## Passage for review
+-------+
The Hippo


May 27, 2020








Child and Family Services of New Hampshire Concerts for the Cause 

Blues Summit with Al Kooper & Jimmy Vivino in a tribute to Mike Bloomfield, James Montgomery Band (w/ Christine Ohlman & Deric Dyer) and Mighty Sam McClain

When: Friday, June 1, at 7 p.m.

: Palace Theatre, 80 Hanover St. in Manchester

:  $37.50 (VIP $75, includes priority seats, playbill listing) at 

Al Kooper at the Blues Summit
Still playing after all these years

By Michael Witthaus

Before talking with Al Kooper, it’s best to pick a few favorite stories. He has more than 50 years’ worth, dating back to the late 1950s, when New York City was the apex of the music world. It’s wise to narrow the focus.
But Kooper’s best one, the rock ’n’ roll tale to end all tales — he’s done with that: “It’s in that Martin Scorsese movie, so I don’t tell it anymore,” he growls into the telephone. “I’ve already told it sixty million times.”
For anyone who may have missed it: In 1965, the rising guitarist and songwriter got an invite to a Bob Dylan recording session. Though there to observe, he brought a guitar, but left it in the case when he heard Michael Bloomfield play. Kooper stayed in the studio, however, and when producer Tom Wilson had the organ player switch to piano, he pounced into the empty seat.
+-------+
## Given material
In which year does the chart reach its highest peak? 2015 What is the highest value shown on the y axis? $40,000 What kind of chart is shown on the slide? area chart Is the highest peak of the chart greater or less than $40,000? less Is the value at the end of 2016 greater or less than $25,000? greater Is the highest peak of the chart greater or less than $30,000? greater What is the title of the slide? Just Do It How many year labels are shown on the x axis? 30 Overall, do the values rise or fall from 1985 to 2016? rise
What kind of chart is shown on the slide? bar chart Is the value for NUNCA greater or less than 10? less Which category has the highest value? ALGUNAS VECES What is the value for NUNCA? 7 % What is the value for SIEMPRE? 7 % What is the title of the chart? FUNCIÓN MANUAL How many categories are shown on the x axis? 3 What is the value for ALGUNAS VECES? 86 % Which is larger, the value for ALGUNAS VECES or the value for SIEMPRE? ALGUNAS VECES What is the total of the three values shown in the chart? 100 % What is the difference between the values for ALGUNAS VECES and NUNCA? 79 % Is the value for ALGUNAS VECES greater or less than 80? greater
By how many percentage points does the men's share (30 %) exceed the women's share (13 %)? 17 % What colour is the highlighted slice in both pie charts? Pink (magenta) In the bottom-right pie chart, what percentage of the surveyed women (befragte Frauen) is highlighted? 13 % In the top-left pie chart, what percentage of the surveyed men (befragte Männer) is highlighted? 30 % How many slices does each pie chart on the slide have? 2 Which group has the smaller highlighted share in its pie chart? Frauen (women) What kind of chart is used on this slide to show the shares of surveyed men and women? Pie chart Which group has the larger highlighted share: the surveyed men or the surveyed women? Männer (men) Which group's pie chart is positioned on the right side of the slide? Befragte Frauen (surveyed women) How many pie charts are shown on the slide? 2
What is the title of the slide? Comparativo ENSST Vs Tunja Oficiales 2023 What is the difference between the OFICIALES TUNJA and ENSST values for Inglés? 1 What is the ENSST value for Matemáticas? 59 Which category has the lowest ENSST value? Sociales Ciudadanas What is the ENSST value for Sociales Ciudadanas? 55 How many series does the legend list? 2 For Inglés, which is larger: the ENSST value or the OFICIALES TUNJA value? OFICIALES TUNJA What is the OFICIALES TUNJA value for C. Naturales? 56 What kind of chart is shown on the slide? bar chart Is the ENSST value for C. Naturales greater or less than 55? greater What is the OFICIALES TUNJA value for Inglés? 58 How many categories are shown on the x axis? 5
+-------+
## Directions
• A. Transcribe the Al Kooper article, starting at the words "By Michael Witthaus" and stopping after "the empty seat.".
• B. Answer these questions using the Al Kooper article:
(i) At what time does the Blues Summit concert begin?
(ii) In what year did Kooper get an invite to a Bob Dylan recording session?
(iii) Which producer had the organ player switch to piano?

## Your written answers
• A.
By Michael Witthaus

Before talking with Al Kooper, it’s best to pick a few favorite stories. He has more than 50 years’ worth, dating back to the late 1950s, when New York City was the apex of the music world. It’s wise to narrow the focus.
But Kooper’s best one, the rock ’n’ roll tale to end all tales — he’s done with that: “It’s in that Martin Scorsese movie, so I don’t tell it anymore,” he growls into the telephone. “I’ve already told it sixty million times.”
For anyone who may have missed it: In 1965, the rising guitarist and songwriter got an invite to a Bob Dylan recording session. Though there to observe, he brought a guitar, but left it in the case when he heard Michael Bloomfield play. Kooper stayed in the studio, however, and when producer Tom Wilson had the organ player switch to piano, he pounced into the empty seat.

• B.
(i) 7 p.m.
(ii) 1965
(iii) Tom Wilson